As some countries have begun making their way back to a sense of normality and the return to cinema, Gower Street assesses which countries and regions have the best conditions to thrive in this brave new world.

A crucial factor in the return to cinema will be the new circumstances facing exhibitors worldwide. Social distancing has been a focal part of re-opening legislation. That is no different for the movie-going experience. Many countries have already implemented restricted screen capacities to 50% or less. Dependent on the existing infrastructure, these restrictions could cause considerable disruption in parts of the world where the capacity is already stretched.

In the interactive graphic below we map out which countries have more of a chance of thriving under social distancing measures. Each country is represented by a bubble. The size is relative to the number of indoor cinemas; the colour to the continent. Hover over any bubble to find which territory it is and more information. To take a closer look at specific regions you can deselect other continents by clicking on their name in the legend on the right-hand side.

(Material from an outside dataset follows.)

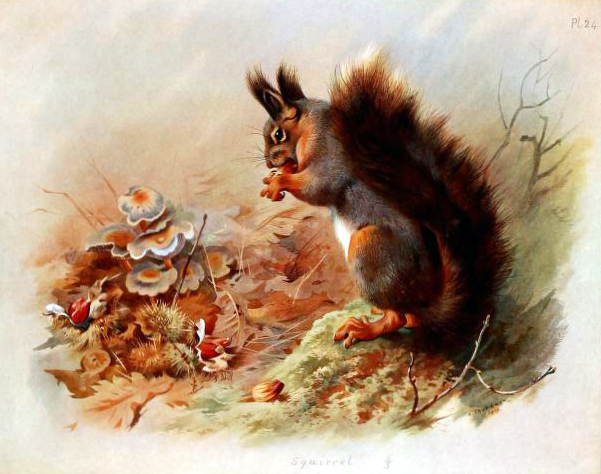 Free vintage book illustration of British Squirrel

† China 9+ Screens and based on newly built cinemas 2019
Source: UNESCO Institute for Statistics (UIS), http://data.uis.unesco.org/?ReportId=5542, Data extracted on 09 Jun 2020

Developing regions have a lower number of screens per capita

Median screens per capita is 4.69. The countries to the right (above 4.69) are almost exclusively western markets with well established cinema infrastructure. Whereas, those to the left of the median are all of South America and Africa and large parts of Asia and Eastern Europe. With social distancing measures in place, already under-screened countries may be disproportionately affected. The very low median screen per capita in Africa (0.2) and South America (2.2) could prove troublesome once these cinemas are then restricted in capacity. Whereas in the Oceanic region (10.0) a reduction in screen capacity will be less negatively felt due to the greater access to cinema.

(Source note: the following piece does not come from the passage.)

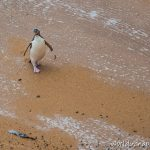 Yellow Eyed Penguin at Bushy Beach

Bigger is better in North America

The percentage of multiplexes in a region is a key indicator; the larger the cinema the more likely they will be able to effectively enact social distancing rules. In this measure North American cinemas lead the world. According to the data, 34.8% of cinemas across the region are multiplex cinemas (8+ screens). In the next highest region, Asia, it’s just 21.7%. This may indicate an ability to successfully filter patrons and ensure that social distancing measures are being met. European countries, whilst they tend to have a higher number of screens per capita, show a tendency to be small/medium sized cinemas. Spain has the highest proportion of multiplexes in Europe at only 30.7%, whilst the average across the region is just 10%.

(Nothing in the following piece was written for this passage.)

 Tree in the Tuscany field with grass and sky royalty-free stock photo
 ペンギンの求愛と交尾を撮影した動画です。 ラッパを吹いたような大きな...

There is no ‘perfect’ country

Notably, there are no countries in the top right quadrant of the grid. This is the intercept of high proportion of multiplexes and high screens per capita. This suggests that whilst some countries are well placed to thrive despite restrictions (Ireland) and others will be able to enforce social distancing rules with more ease (South Korea) there is no country with the perfect combination of both.

As we enter the recovery phase over the next few months, as shown in the graphic above, there are countries and regions that are better equipped to deal with these new and unprecedented scenarios. The success of this period will ultimately rely on the creativity of exhibitors in all regions, building an environment where movie-goers feel safe and happy in spite of external pressures. Ensuring access to the movies people want to see, regardless of capacity restrictions, will be key to recovery.